Spatial relationship records:
□ □ □ □

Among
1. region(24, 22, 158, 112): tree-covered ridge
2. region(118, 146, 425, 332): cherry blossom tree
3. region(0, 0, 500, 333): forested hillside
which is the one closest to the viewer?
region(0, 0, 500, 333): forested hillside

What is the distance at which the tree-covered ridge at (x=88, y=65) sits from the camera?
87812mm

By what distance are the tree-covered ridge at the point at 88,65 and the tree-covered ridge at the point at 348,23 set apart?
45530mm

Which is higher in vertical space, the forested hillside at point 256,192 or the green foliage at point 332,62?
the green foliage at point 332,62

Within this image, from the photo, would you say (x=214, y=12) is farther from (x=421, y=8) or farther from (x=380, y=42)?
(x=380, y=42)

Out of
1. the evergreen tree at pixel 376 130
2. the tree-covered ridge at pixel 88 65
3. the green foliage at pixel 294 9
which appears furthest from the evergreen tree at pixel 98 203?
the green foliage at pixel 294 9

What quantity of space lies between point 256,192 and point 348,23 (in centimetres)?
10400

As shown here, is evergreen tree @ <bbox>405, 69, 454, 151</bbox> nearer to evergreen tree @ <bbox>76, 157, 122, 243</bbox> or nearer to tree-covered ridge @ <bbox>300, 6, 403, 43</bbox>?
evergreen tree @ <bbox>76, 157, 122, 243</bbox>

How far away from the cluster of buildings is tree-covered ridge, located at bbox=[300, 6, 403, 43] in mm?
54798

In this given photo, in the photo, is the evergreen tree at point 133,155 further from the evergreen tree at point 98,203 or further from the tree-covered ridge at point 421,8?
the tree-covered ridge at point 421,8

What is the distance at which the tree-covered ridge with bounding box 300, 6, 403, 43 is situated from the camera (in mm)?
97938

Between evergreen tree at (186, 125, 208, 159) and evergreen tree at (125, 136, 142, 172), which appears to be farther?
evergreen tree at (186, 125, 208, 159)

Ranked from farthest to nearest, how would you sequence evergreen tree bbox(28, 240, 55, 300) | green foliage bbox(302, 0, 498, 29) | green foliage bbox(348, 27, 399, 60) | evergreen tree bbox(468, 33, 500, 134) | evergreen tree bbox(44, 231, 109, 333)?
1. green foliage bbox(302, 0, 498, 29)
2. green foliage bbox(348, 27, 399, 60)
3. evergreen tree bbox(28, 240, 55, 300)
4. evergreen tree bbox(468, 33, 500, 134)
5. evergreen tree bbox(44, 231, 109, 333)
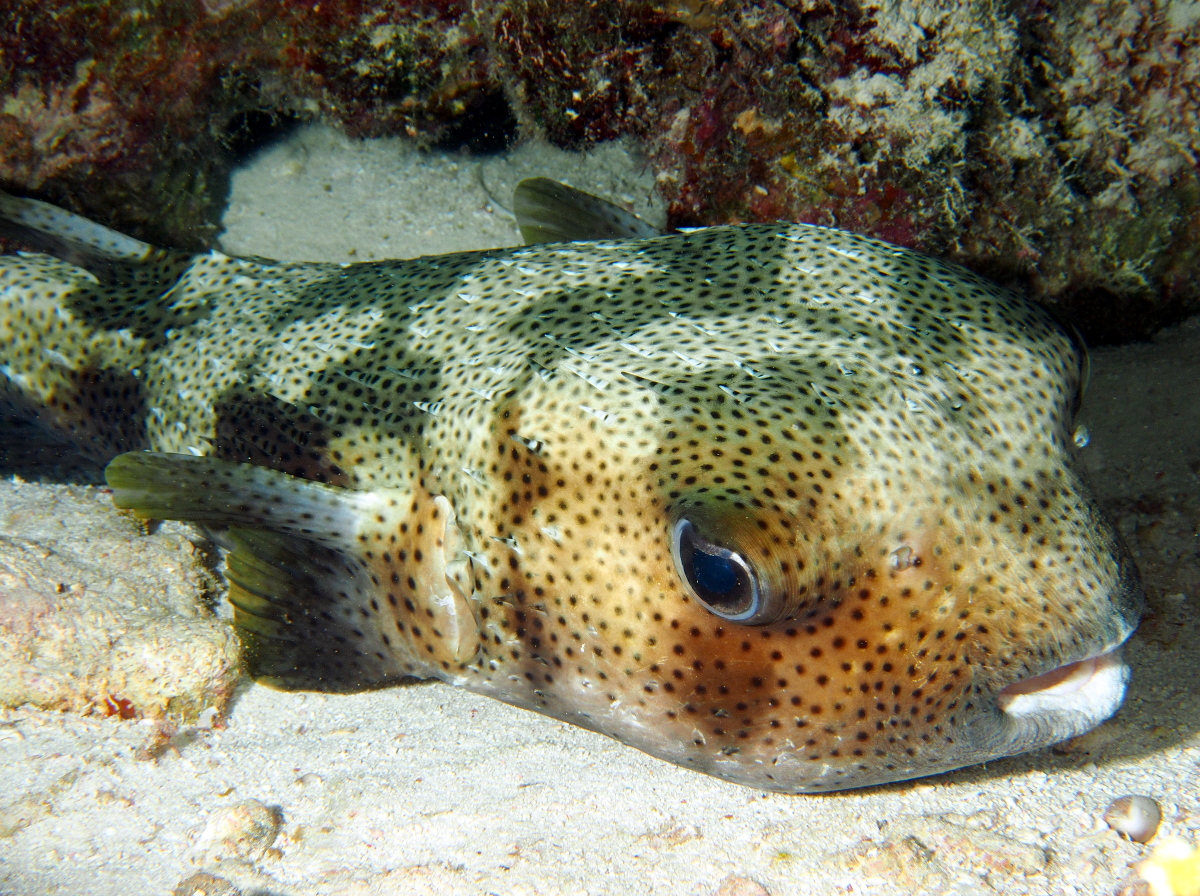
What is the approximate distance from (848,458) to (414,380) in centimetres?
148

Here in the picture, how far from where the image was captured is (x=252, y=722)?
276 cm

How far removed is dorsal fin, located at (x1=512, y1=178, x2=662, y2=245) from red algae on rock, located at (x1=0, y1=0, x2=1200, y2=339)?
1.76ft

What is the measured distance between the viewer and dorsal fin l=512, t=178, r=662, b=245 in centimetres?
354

□ □ □ □

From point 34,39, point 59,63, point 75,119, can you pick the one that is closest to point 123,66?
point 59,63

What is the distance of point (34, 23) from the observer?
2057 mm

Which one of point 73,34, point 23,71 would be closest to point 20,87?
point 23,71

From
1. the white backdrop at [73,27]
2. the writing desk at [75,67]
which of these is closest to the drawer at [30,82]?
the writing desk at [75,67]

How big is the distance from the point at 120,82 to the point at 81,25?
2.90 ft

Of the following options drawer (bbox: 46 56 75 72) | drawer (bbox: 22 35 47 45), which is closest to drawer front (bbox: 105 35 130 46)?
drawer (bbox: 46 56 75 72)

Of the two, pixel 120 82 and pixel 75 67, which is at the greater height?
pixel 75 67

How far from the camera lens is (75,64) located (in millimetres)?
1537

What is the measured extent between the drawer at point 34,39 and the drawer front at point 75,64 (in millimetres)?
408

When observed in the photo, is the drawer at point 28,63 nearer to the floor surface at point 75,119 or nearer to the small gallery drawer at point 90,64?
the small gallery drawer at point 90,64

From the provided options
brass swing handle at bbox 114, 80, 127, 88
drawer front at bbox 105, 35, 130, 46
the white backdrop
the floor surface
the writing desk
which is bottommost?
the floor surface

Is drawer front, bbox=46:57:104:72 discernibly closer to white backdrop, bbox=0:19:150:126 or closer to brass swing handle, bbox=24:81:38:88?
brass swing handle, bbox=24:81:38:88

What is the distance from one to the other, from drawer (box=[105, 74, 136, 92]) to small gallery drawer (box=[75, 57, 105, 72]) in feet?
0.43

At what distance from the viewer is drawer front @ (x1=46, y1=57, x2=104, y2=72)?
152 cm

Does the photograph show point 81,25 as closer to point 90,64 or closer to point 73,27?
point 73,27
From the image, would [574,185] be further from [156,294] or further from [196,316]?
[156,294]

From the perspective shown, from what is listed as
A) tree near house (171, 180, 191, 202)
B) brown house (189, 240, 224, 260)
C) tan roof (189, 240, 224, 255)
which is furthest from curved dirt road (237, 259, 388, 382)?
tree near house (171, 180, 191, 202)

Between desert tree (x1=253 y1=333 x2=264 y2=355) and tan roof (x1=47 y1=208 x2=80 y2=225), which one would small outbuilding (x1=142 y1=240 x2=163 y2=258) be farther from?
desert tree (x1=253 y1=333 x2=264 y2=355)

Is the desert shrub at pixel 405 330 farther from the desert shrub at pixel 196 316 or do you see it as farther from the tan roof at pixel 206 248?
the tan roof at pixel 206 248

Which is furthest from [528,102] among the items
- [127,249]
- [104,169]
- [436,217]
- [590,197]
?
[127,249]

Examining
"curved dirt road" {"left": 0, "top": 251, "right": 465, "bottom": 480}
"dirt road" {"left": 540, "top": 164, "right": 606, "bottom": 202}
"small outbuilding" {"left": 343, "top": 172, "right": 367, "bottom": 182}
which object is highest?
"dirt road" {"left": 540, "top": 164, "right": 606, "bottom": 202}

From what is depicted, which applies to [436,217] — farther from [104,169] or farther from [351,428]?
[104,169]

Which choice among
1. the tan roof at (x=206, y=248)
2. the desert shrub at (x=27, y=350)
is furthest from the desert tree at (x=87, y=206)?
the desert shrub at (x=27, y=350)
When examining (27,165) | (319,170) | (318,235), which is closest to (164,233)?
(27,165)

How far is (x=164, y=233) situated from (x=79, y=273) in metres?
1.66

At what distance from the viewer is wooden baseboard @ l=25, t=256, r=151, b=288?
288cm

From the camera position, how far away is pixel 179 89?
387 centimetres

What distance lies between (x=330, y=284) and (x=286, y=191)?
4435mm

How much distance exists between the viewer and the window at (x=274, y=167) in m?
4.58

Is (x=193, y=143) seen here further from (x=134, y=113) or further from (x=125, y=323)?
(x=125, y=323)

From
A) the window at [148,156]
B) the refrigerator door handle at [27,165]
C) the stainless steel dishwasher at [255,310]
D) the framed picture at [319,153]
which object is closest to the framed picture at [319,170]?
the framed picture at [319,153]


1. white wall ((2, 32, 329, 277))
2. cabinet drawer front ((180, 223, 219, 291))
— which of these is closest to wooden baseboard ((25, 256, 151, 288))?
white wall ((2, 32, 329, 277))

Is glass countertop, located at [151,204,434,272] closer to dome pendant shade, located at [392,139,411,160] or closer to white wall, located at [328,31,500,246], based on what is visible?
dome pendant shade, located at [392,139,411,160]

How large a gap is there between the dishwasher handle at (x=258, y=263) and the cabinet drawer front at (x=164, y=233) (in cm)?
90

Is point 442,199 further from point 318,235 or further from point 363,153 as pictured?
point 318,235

□ □ □ □

Problem statement: How many lines in the records above contain the string "desk"? Case counts; reply with the number alone.

Reply to the task: 3